Availability of judicial review in interlocutory criminal proceedings

  1. The magistrate’s decision was interlocutory.  The courts should be reluctant to interrupt the normal course of procedure in criminal matters.[2] Judicial review of interlocutory decisions in relation to evidence or procedure in criminal proceedings will be refused, unless the circumstances are special or exceptional.[3]

    [2]Sankey v Whitlam (1978) 142 C.L.R. 1 at 26 per Gibbs, A.C.J.; Shapowloff v Dunn [1973] 2 N.S.W.L.R. 468 at 470 per Jacobs, P.; Rozenes v Beljajev [1995] V.R. 533 at 571 per Brooking, McDonald and Hansen, JJ; Atlas v D.P.P.& Ors (2001) 3 V.R. 211 at 216 per Bongiorno, J..

    [3]Ibid; D.P.P. v Denysenko [1998] 1 V.R. 312 at 316 per Brooking, J.A..

  1. The plaintiffs argue that there are exceptional circumstances justifying the grant of the relief in this case.  They contend that the exceptional circumstances are constituted by the length of time between the period from 28 February 2001 and 9 November 2001, when the offences were allegedly committed, or even 20 February 2002, the date of the charges against them, and the date of any resumed hearing.  Counsel for the plaintiffs also referred to a necessary witness who was presently overseas.  He did not elaborate as to why the presence of a witness overseas constituted necessary exceptional circumstances.

The evidence

  1. Both plaintiffs swore affidavits on 17 September 2004 in the application.  The affidavits are in almost identical terms and were prepared by Mr Joseph Guss, acting as their solicitor.  When it became apparent that the original exhibits to the affidavits could not be produced, it was agreed that the Court should be provided with copies of the exhibits to the affidavit of Mr Antony Guss. 

  1. Copies of the transcript of the hearing in the Magistrates’ Court on 27 July 2004 and the magistrate’s handwritten reasons for decision (“the reasons”) were exhibited to each of the affidavits.

The Magistrates’ Court proceeding

  1. The transcript records the evidence which had been adduced up to the time of the magistrate’s decision. His Worship had heard evidence that:

(a)Casual Life Furniture Pty Ltd. (“Casual Life”) was a company of which the directors were Mr Joseph Guss, his wife, Ms Sandra Guss, his daughter, Ms Marilla Guss, and Mr Antony Guss. It carried on its business at factory premises at 1 Winterton Road, Clayton, Victoria. Mr Raja Varendran, an accountant who had been employed by Casual Life from 19 May 1995, expressed the opinion that Casual Life was controlled by Mr Joseph Guss, from whom he received most of his instructions.

- TASK REQUIREMENTS
A) Reproduce verbatim the portion of the judicial review excerpt that opens with the words containing "The Magistrates’ Court proceeding" and closes with "of his instructions.".
B) According to the judicial review excerpt, who prepared the affidavits sworn by the plaintiffs?

- DATA BELOW
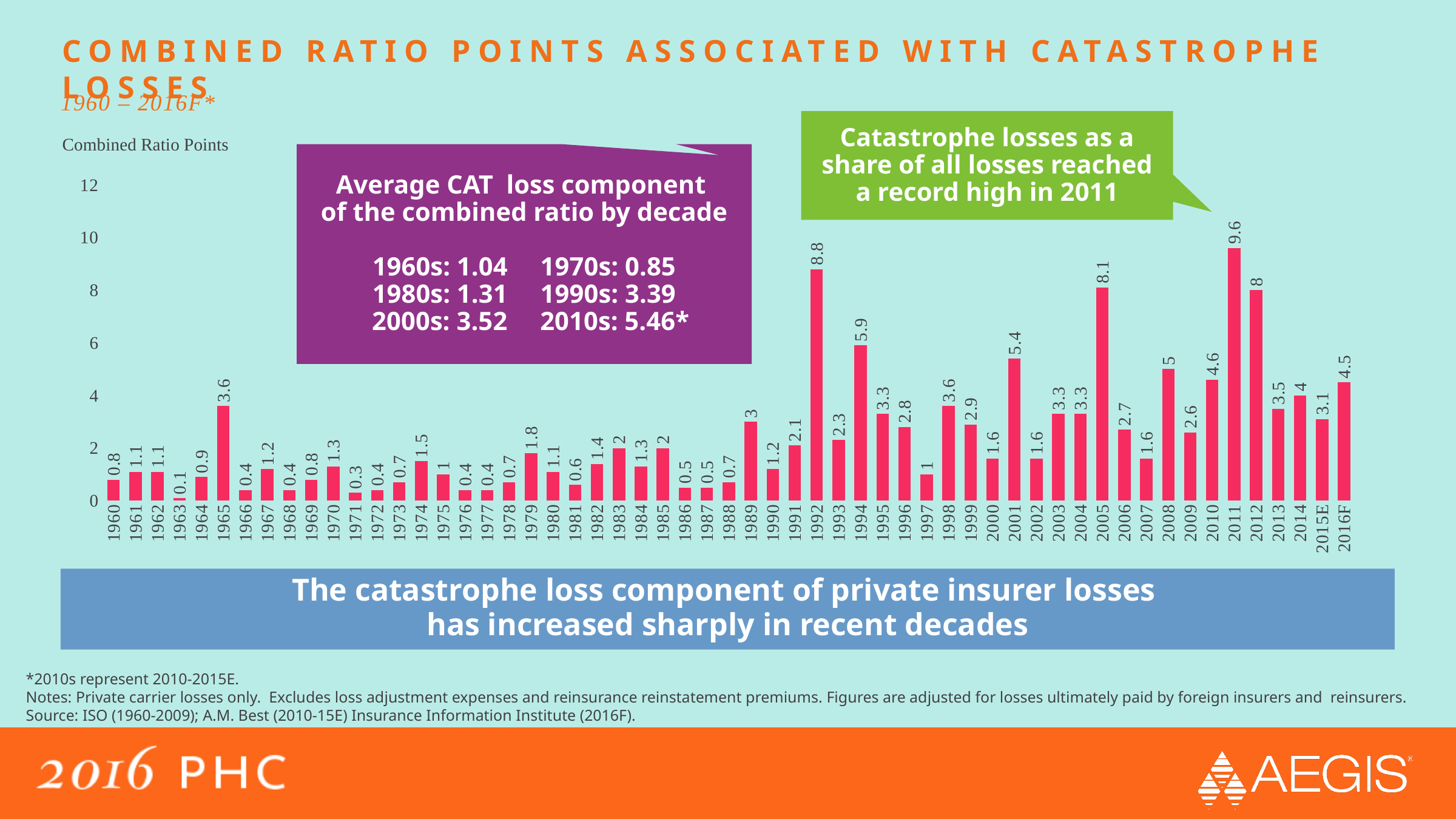
Which year has the lowest value? 1963 What is the value for 2016F? 4.5 What is the value for 1992? 8.8 What is the difference between the values for 2005 and 1994? 2.2 Which year has the highest value? 2011 What kind of chart is shown on the slide? bar chart Is the value for 1994 greater or less than 4? greater What is the value for 2011? 9.6 What is the value for 1965? 3.6 What is the difference between the values for 2011 and 2012? 1.6 According to the purple box, what is the average CAT loss component of the combined ratio for the 1990s? 3.39 Which is larger, the value for 2001 or the value for 2008? 2001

- SOLUTIONS IN ORDER
A)
The Magistrates’ Court proceeding

  1. The transcript records the evidence which had been adduced up to the time of the magistrate’s decision. His Worship had heard evidence that:

(a)Casual Life Furniture Pty Ltd. (“Casual Life”) was a company of which the directors were Mr Joseph Guss, his wife, Ms Sandra Guss, his daughter, Ms Marilla Guss, and Mr Antony Guss. It carried on its business at factory premises at 1 Winterton Road, Clayton, Victoria. Mr Raja Varendran, an accountant who had been employed by Casual Life from 19 May 1995, expressed the opinion that Casual Life was controlled by Mr Joseph Guss, from whom he received most of his instructions.

B) Mr Joseph Guss, acting as their solicitor.